### SET TASK
Below is some material; transcribe all of it exactly.
▶
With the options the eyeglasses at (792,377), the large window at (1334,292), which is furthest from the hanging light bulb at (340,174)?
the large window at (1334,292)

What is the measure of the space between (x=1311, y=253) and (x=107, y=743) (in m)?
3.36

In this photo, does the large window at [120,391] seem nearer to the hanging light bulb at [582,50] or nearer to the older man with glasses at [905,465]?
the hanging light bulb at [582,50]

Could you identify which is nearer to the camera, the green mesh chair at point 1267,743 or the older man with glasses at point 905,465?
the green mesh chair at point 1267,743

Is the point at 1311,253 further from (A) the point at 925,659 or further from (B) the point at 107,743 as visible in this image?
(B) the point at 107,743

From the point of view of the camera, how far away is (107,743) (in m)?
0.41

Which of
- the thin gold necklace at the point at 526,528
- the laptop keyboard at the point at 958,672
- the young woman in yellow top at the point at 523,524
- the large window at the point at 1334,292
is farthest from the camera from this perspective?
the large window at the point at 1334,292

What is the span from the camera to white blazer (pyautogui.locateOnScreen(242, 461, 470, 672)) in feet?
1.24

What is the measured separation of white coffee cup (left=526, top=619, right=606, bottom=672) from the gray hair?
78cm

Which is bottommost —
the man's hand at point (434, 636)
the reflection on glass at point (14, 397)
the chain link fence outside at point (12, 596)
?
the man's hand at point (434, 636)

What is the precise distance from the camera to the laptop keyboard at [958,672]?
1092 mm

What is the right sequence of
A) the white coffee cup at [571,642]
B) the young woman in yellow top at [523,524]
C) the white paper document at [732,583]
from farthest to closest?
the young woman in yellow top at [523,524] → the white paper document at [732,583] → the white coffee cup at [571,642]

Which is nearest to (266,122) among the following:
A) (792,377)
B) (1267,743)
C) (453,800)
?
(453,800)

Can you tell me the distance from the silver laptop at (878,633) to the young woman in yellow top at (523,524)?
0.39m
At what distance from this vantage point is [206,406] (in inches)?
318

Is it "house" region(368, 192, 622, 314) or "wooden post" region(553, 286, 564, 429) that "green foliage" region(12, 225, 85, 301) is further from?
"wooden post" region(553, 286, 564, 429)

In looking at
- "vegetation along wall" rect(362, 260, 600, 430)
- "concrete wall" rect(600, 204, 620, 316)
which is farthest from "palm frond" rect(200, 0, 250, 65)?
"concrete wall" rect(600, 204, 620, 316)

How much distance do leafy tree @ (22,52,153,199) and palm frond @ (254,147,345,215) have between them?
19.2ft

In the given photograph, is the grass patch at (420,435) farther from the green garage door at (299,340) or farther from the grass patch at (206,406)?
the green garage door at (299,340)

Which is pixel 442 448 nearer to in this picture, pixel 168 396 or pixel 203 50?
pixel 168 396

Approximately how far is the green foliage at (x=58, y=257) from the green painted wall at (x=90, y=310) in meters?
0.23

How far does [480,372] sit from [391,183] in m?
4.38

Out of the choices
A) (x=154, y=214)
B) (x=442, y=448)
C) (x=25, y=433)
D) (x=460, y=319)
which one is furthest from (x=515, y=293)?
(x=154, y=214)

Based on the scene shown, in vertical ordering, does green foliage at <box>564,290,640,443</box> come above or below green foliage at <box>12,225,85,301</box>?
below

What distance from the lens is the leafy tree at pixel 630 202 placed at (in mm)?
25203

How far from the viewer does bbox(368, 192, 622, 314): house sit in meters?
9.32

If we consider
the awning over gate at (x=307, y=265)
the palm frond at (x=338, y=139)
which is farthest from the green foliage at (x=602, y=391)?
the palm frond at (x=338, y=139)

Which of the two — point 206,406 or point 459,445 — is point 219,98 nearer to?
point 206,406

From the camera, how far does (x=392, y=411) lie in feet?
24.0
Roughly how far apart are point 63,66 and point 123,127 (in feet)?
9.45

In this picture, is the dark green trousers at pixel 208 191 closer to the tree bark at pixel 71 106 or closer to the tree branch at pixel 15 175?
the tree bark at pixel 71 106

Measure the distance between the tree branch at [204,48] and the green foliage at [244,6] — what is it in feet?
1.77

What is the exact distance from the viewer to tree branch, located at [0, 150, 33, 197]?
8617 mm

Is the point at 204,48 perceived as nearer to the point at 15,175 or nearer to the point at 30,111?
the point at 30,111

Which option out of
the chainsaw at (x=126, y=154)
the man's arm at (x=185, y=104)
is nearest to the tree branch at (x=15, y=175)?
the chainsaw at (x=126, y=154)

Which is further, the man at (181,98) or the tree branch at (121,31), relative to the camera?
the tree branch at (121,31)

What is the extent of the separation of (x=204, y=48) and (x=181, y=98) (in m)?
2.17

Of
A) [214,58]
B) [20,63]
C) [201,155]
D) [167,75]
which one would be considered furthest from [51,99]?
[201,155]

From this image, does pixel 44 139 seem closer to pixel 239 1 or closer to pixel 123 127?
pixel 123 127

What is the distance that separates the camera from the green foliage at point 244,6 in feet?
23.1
◀
### RESULT
With the options the eyeglasses at (792,377), the large window at (1334,292), which is furthest from the hanging light bulb at (340,174)?
the large window at (1334,292)

What is the measure of the space between (x=1311, y=253) and (x=107, y=743) (in m)?
3.36

In this photo, does the large window at [120,391] seem nearer to the hanging light bulb at [582,50] or nearer to the older man with glasses at [905,465]?
the hanging light bulb at [582,50]

Could you identify which is nearer to the camera, the green mesh chair at point 1267,743 or the older man with glasses at point 905,465?
the green mesh chair at point 1267,743

Is the point at 1311,253 further from (A) the point at 925,659 or further from (B) the point at 107,743 as visible in this image?
(B) the point at 107,743

From the point of view of the camera, how far away is (107,743) (in m)?
0.41

Which of
- the thin gold necklace at the point at 526,528
- the laptop keyboard at the point at 958,672
- the young woman in yellow top at the point at 523,524
- the large window at the point at 1334,292
is farthest from the camera from this perspective?
the large window at the point at 1334,292

What is the span from the camera to white blazer (pyautogui.locateOnScreen(242, 461, 470, 672)) in feet?
1.24

What is the measured separation of white coffee cup (left=526, top=619, right=606, bottom=672) from the gray hair?
78cm

Which is bottommost —
the man's hand at point (434, 636)
the reflection on glass at point (14, 397)
the chain link fence outside at point (12, 596)
?
the man's hand at point (434, 636)

What is the precise distance from the camera to the laptop keyboard at [958,672]?
1092 mm

What is the right sequence of
A) the white coffee cup at [571,642]
B) the young woman in yellow top at [523,524]
C) the white paper document at [732,583]
from farthest to closest?
the young woman in yellow top at [523,524] → the white paper document at [732,583] → the white coffee cup at [571,642]

Which is nearest to (266,122) among the following:
A) (792,377)
B) (1267,743)
C) (453,800)
?
(453,800)

Can you tell me the distance from the silver laptop at (878,633) to the young woman in yellow top at (523,524)?
0.39m
At what distance from this vantage point is [206,406] (in inches)?
318

Is it "house" region(368, 192, 622, 314) or "wooden post" region(553, 286, 564, 429) that "green foliage" region(12, 225, 85, 301) is further from?
"wooden post" region(553, 286, 564, 429)

In looking at
- "vegetation along wall" rect(362, 260, 600, 430)
- "concrete wall" rect(600, 204, 620, 316)
which is farthest from "palm frond" rect(200, 0, 250, 65)?
"concrete wall" rect(600, 204, 620, 316)

How much distance do leafy tree @ (22,52,153,199) and palm frond @ (254,147,345,215) have between them?
19.2ft

In the given photograph, is the grass patch at (420,435) farther from the green garage door at (299,340) or farther from the grass patch at (206,406)?
the green garage door at (299,340)

Which is pixel 442 448 nearer to in this picture, pixel 168 396 or pixel 203 50?
pixel 168 396

Approximately how far is the green foliage at (x=58, y=257) from the green painted wall at (x=90, y=310) in meters?
0.23

How far does [480,372] sit from [391,183] in m?
4.38

Out of the choices
A) (x=154, y=214)
B) (x=442, y=448)
C) (x=25, y=433)
D) (x=460, y=319)
which one is furthest from (x=515, y=293)?
(x=154, y=214)

Based on the scene shown, in vertical ordering, does green foliage at <box>564,290,640,443</box> come above or below green foliage at <box>12,225,85,301</box>?
below

What distance from the lens is the leafy tree at pixel 630 202 placed at (in mm)?
25203

How far from the viewer does bbox(368, 192, 622, 314): house sit in meters?
9.32

If we consider
the awning over gate at (x=307, y=265)
the palm frond at (x=338, y=139)
which is farthest from the green foliage at (x=602, y=391)?
the palm frond at (x=338, y=139)

Which of the two — point 206,406 or point 459,445 — is point 219,98 nearer to?
point 206,406

From the camera, how far does (x=392, y=411) lie in feet?
24.0
Roughly how far apart are point 63,66 and point 123,127 (in feet)?
9.45

In this picture, is the dark green trousers at pixel 208 191 closer to the tree bark at pixel 71 106 or closer to the tree branch at pixel 15 175?
the tree bark at pixel 71 106

Measure the distance between the tree branch at [204,48] and the green foliage at [244,6] — what is it in feet?
1.77

What is the exact distance from the viewer to tree branch, located at [0, 150, 33, 197]?
8617 mm

Is the point at 204,48 perceived as nearer to the point at 15,175 or nearer to the point at 30,111?
the point at 30,111

Which option out of
the chainsaw at (x=126, y=154)
the man's arm at (x=185, y=104)
is nearest to the tree branch at (x=15, y=175)?
the chainsaw at (x=126, y=154)

Which is further, the man at (181,98) or the tree branch at (121,31), relative to the camera?
the tree branch at (121,31)

What is the extent of the separation of (x=204, y=48) and (x=181, y=98) (in m)?
2.17

Of
A) [214,58]
B) [20,63]
C) [201,155]
D) [167,75]
which one would be considered furthest from [51,99]?
[201,155]

From this image, does pixel 44 139 seem closer to pixel 239 1 or closer to pixel 123 127?
pixel 123 127

What is the distance that separates the camera from the green foliage at point 244,6 in feet?
23.1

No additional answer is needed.